それは瞬一が欠けた時に経験したものだった(もっとも、瞬一の時は明らかに異常な程の反応を示していたが)。
そんな会話をしている時だった。
「失礼するわね」
コンコンと扉をノックして中に入ってきたのは、白衣を着た茜だった。
「あ、吉沢先生……どうしたんですか?」
織が教室にやってきた茜に対してそう言葉をかける。
茜は答えた。
「S組の細川葵さんだけど……一時間目は寝てから過ごすそうよ」
「そうですか……そんなに酷いんですか?」
瞬一はその部分が気になるのか。
茜に葵の病状のことを尋ねる。
すると茜は、一瞬の間を置き、
「いえ、そういうわけじゃないのよ……ただ、念のため一時間目は寝て過ごすようにって、細川さんに言っておいたのよ。あの子、無理して教室に行こうとするから」
「あー……それはありがとうございます」
いつも元気に学校に来るものだから、瞬一達は葵は別段何処も異常がないだろうと思っていた。
だが、葵とて人間なのだ。
風邪もひくし、病気にもかかる。
もっとも、厳密に言ってしまえば光の器の力を引き継いだ、少し特別な人間というべきだろうか。
「いいのよ。私は保健の先生だから、病人は治してあげたいって思うのが性なのよ」
「いい性格ですね……本当に吉沢先生は頼りになると思います」
瞬一が、お世辞でもなく、本心からそう言葉を告げる。
それをお世辞だと受け取ったらしい茜は、
「そうかしら?ありがとうね、お世辞でもそんなこと言ってもらえると嬉しいわ」
と、冗談交じりに答えた。
「……」
そんな様子を若干距離をとって窺っているのが、
「どうしたんだい?森谷……そんな顔を浮かべて」
「……ああ、ちょっとな」
「?」
真剣な表情を浮かべている大地に向かって、大和が尋ねる。
しかし大地は、特にその質問の内容に詳しく答えようとはしなかった。
そんな中で、話は続く。
「それじゃあ私は保健室に戻るわね……担任の先生には貴方達から直接伝えといてくれないかしら?」
「分かりました」
瞬一達にそう告げると、茜はそのまま保健室へと戻って行った。
「……なぁ、大和」
「何だい?」
茜が去って行った後、大地が大和に話しかけた。
二人以外には聞こえないほど小さな声で。
「感じなかったか?今の女から……」
「……気づいていたんだね、森谷」
「ああ。
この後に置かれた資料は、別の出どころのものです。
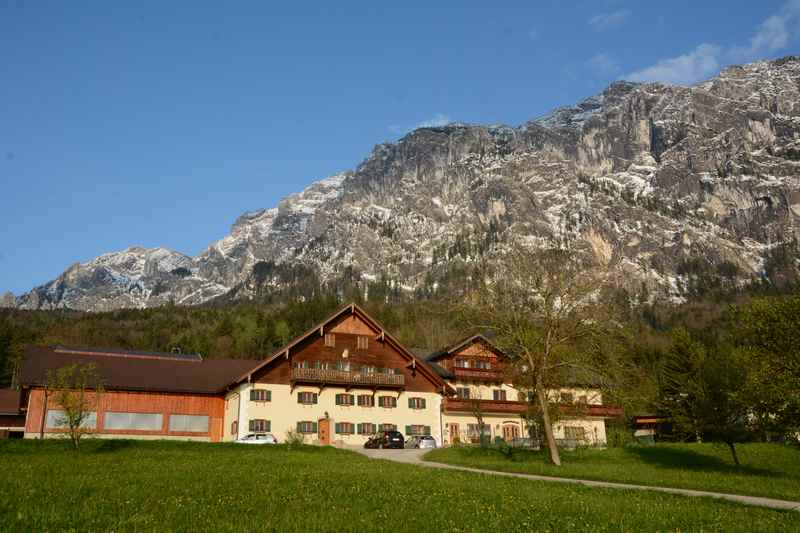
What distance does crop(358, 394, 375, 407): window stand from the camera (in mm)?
57781

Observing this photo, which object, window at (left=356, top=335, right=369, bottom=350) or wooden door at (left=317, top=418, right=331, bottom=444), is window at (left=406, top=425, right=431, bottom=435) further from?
window at (left=356, top=335, right=369, bottom=350)

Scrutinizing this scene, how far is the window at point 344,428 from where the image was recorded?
5603 cm

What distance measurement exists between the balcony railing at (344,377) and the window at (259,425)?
409 cm

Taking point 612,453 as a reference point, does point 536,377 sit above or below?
above

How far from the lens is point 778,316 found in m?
35.2

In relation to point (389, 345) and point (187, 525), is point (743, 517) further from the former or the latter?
point (389, 345)

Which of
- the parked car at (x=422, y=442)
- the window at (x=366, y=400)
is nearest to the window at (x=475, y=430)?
the parked car at (x=422, y=442)

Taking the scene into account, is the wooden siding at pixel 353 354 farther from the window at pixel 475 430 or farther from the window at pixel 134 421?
the window at pixel 134 421

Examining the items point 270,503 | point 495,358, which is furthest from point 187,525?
point 495,358

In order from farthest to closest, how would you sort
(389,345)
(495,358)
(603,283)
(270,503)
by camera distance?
(495,358) < (389,345) < (603,283) < (270,503)

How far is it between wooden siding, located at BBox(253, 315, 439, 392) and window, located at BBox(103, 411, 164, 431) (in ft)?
35.1

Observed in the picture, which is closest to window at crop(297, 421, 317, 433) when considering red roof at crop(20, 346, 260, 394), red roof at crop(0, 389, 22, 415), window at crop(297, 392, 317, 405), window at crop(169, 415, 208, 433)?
window at crop(297, 392, 317, 405)

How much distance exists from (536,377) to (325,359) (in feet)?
84.1

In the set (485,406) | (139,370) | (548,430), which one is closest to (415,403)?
(485,406)
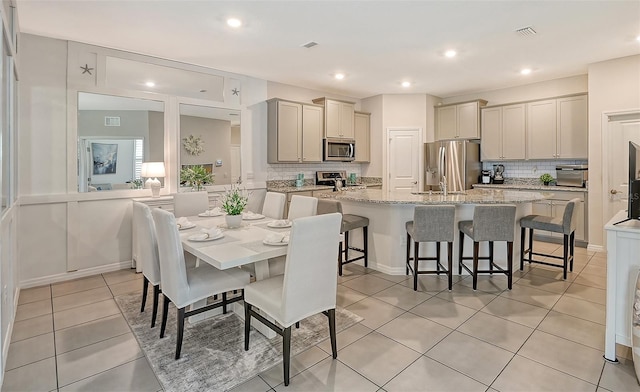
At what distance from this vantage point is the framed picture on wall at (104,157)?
416cm

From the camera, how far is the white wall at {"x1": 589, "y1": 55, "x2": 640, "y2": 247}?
14.8 ft

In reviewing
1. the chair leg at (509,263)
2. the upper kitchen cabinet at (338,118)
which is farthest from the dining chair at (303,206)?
the upper kitchen cabinet at (338,118)

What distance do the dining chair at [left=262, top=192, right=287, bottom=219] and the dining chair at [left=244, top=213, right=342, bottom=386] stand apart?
1.49 m

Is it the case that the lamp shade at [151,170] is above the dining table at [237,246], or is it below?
above

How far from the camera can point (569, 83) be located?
5.52 m

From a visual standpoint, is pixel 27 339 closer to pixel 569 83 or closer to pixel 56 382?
pixel 56 382

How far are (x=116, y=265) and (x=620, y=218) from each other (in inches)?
207

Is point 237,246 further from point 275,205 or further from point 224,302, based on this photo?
point 275,205

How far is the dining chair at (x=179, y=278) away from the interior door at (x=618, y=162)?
5.14 metres

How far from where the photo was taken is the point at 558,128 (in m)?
5.48

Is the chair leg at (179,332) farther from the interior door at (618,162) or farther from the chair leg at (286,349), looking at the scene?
the interior door at (618,162)

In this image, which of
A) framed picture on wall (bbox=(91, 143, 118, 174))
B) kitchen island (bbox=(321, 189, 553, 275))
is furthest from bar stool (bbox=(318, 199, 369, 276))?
framed picture on wall (bbox=(91, 143, 118, 174))

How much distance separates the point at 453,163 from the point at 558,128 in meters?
1.67

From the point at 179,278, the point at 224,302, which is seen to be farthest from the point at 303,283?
the point at 224,302
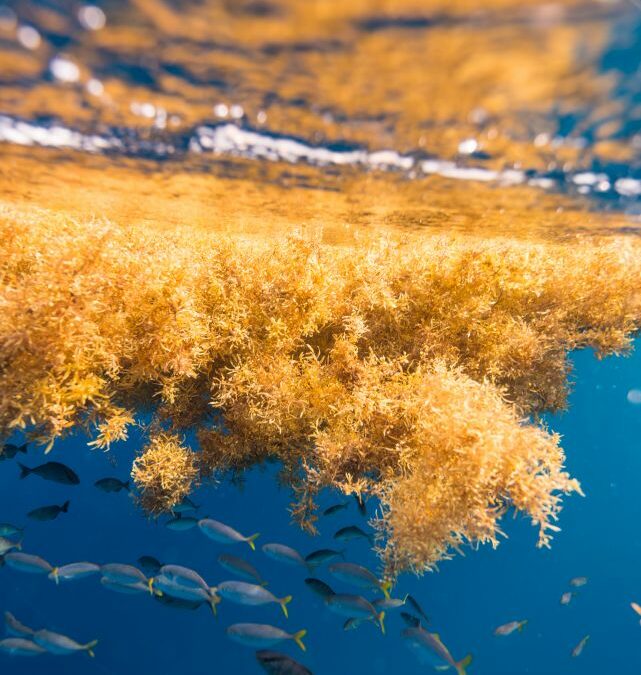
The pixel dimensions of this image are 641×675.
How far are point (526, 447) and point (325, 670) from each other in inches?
1041

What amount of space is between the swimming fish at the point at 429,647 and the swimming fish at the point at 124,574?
486cm

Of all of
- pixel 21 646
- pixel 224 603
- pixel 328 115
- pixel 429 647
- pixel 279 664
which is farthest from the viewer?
pixel 224 603

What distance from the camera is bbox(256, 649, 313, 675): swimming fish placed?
6348 millimetres

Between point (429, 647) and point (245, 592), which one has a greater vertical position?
point (245, 592)

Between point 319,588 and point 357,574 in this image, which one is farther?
point 319,588

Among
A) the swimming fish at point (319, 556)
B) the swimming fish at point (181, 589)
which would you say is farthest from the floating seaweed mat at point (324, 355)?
the swimming fish at point (319, 556)

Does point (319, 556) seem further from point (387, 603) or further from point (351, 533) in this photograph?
point (387, 603)

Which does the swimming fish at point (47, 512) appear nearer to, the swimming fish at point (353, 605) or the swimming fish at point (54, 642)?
the swimming fish at point (54, 642)

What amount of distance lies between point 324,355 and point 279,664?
16.7 feet

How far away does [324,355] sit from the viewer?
7277 mm

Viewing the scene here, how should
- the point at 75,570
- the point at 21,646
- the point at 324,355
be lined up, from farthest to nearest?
the point at 21,646 < the point at 75,570 < the point at 324,355

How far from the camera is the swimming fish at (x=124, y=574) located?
7258mm

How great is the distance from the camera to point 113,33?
12.9ft

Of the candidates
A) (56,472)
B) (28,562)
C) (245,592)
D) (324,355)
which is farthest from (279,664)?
(28,562)
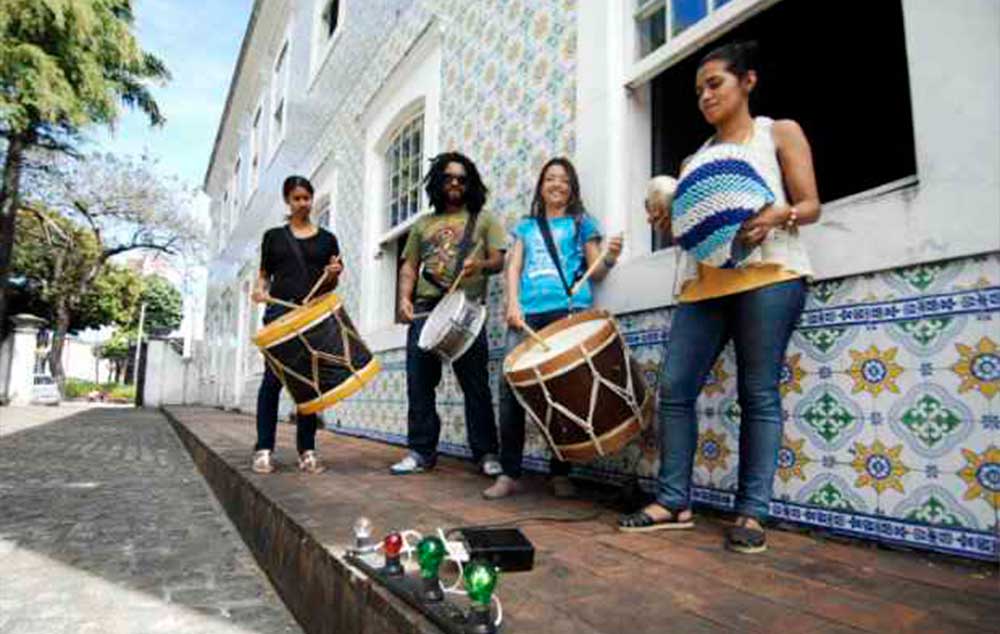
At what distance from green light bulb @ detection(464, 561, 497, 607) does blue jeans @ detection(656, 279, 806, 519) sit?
1061 mm

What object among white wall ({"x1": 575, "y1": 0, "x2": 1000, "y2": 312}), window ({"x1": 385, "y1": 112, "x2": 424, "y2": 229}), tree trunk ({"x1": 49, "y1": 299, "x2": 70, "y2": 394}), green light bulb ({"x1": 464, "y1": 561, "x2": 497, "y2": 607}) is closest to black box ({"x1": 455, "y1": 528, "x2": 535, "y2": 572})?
green light bulb ({"x1": 464, "y1": 561, "x2": 497, "y2": 607})

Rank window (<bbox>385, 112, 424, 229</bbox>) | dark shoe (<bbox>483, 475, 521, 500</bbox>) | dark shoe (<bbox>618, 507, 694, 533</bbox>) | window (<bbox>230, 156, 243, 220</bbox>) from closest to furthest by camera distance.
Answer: dark shoe (<bbox>618, 507, 694, 533</bbox>) → dark shoe (<bbox>483, 475, 521, 500</bbox>) → window (<bbox>385, 112, 424, 229</bbox>) → window (<bbox>230, 156, 243, 220</bbox>)

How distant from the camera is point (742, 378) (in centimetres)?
200

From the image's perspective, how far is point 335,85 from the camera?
7.61 metres

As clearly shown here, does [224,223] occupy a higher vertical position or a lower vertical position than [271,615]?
higher

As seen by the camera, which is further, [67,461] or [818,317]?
[67,461]

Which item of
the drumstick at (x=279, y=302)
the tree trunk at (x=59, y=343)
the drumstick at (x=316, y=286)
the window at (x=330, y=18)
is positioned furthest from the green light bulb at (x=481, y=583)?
the tree trunk at (x=59, y=343)

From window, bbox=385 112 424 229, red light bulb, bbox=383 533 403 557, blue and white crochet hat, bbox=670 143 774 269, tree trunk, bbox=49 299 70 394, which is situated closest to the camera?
red light bulb, bbox=383 533 403 557

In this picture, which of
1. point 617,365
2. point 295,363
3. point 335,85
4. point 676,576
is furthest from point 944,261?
point 335,85

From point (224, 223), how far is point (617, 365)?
17.4m

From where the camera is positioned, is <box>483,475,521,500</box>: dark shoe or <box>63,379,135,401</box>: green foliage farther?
<box>63,379,135,401</box>: green foliage

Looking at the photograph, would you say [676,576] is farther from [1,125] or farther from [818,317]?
[1,125]

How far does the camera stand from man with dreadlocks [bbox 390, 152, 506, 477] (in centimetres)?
329

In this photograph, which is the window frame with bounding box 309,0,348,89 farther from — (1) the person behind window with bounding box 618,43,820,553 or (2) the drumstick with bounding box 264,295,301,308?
(1) the person behind window with bounding box 618,43,820,553
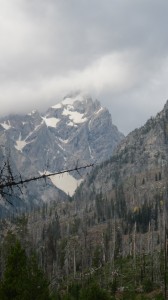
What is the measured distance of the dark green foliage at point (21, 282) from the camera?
29.5m

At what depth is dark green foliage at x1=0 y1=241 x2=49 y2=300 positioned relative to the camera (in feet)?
96.6

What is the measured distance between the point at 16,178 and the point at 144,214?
555 feet

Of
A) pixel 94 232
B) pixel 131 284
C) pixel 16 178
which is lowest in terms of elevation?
pixel 131 284

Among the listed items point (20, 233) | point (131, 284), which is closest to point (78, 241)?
point (20, 233)

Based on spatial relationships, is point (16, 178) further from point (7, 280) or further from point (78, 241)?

俺が気付かないわけがないだろ」
「それもそうだね」
『感じる』。
一体それが何を意味するのだろうか……?
「何の話をしてるんだ?」
気になって瞬一が話しかけてきた。
瞬一の問いには、大和が答える。
「君達も感じなかったかい?……吉沢先生から、若干の闇の力が残っていたことを」
「え?」
大和の言葉に、瞬一は半ば信じられないというような表情を浮かべた。